BSA/AML fundamentals
The 1970 passage of the BSA marked the birth of anti-money laundering laws and regulations for financial institutions. A series of additional laws, rules and revisions have led us to the current requirements. Since 1970, banks have been required to maintain an anti-money laundering program. Initially, the program was required to include four core elements or pillars:
A system of internal controls to assure ongoing compliance
Independent testing for compliance to be conducted by bank personnel or by an outside party
Designation of an individual or individuals responsible for coordinating and monitoring day-to-day compliance (BSA compliance officer)
Training for appropriate personnel
FinCEN issued a final rule in 2016 that imposed requirements for identifying and verifying beneficial owners of legal-entity customers. It requires risk-based procedures for conducting ongoing customer due diligence (CDD), to include, but not be limited to, understanding the nature and purpose of customer relationships for the purpose of developing a customer risk profile, conducting ongoing monitoring to identify and report suspicious transactions and, on a risk basis, to maintain and update customer information.

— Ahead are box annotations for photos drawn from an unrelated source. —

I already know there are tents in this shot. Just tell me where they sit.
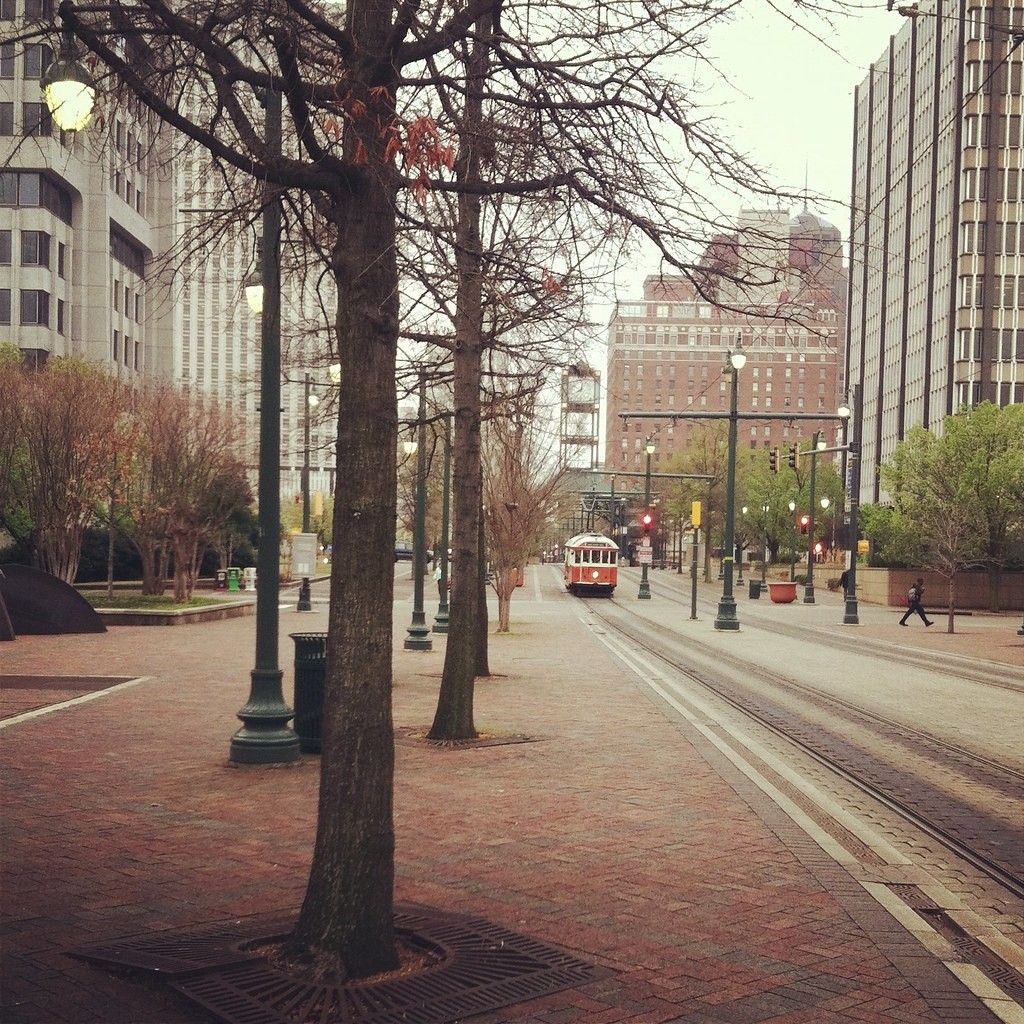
[0,563,109,641]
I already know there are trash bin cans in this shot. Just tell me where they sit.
[289,631,328,752]
[749,578,763,599]
[216,570,227,592]
[228,567,240,592]
[242,567,257,591]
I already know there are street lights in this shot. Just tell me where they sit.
[787,497,798,582]
[39,0,301,766]
[431,407,452,634]
[637,435,656,600]
[759,500,770,593]
[819,494,835,563]
[735,505,748,587]
[401,361,434,651]
[714,331,748,630]
[296,372,320,611]
[803,429,828,604]
[837,402,851,521]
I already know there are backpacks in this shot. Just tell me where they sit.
[908,587,921,602]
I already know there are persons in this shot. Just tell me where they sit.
[628,542,636,567]
[839,570,849,601]
[434,563,441,593]
[899,578,934,627]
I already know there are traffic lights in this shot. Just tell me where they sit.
[788,445,801,470]
[768,446,780,474]
[814,542,823,554]
[799,513,811,535]
[642,514,653,534]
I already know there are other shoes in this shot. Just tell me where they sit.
[899,621,909,626]
[925,622,934,627]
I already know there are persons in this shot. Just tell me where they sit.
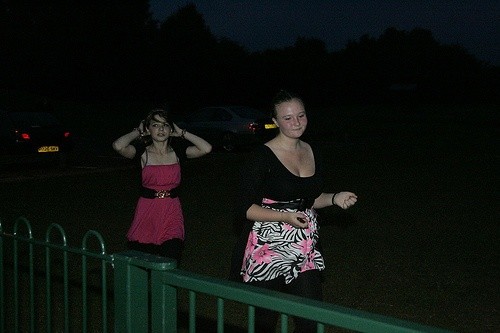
[234,90,359,333]
[112,108,212,275]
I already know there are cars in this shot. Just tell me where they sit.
[177,106,278,153]
[0,110,76,165]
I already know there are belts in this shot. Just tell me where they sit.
[140,186,179,199]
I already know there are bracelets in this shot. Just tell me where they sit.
[330,190,339,206]
[132,127,144,140]
[181,127,188,138]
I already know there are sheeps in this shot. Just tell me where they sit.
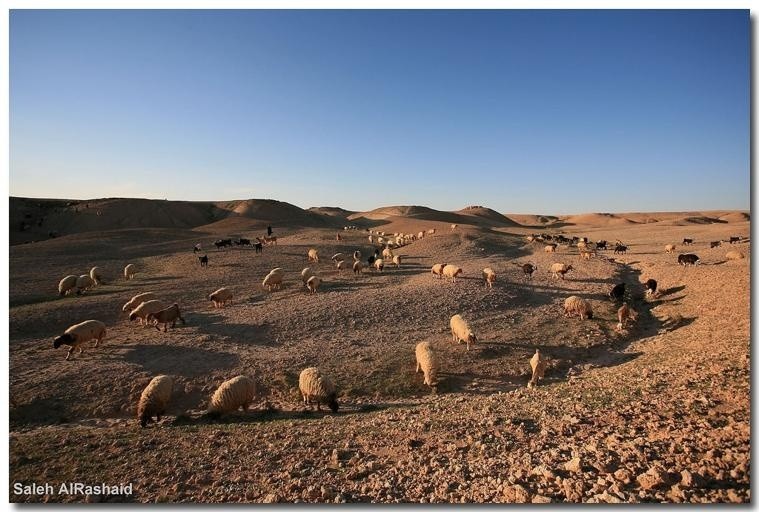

This rule was mandatory for all federally insured financial institutions by May 11, 2018. It added a fifth core element to the original four core elements of an effective BSA/AML compliance program.
Trust but verify
Data collection, employee training, documentation of transactions and compliance recordkeeping may all be in place and look cohesive and robust at a community bank, but without periodic independent testing and verification, the other elements of the BSA/AML program may prove meaningless.
The rules allow financial institutions to engage independent reviews by inside or outside auditors, consultants or other parties, it is incumbent upon the bank to conduct due diligence.
Let’s look at the BSA/AML program and the importance of independent reviews. According to the Federal Financial Institutions Examination Council (FFIEC) BSA/AML InfoBase, “The purpose of independent testing (audit) is to assess the bank’s compliance with BSA regulatory requirements, relative to its risk profile, and assess the overall adequacy of the BSA/AML compliance program. Independent testing should be conducted by the internal audit department, outside auditors, consultants, or other qualified independent parties.”
Regardless of the party selected, the auditor/reviewer must be truly independent, not involved in the creation or implementation of any of the functions being tested, and should report directly to the bank’s board of directors or a board-designated committee.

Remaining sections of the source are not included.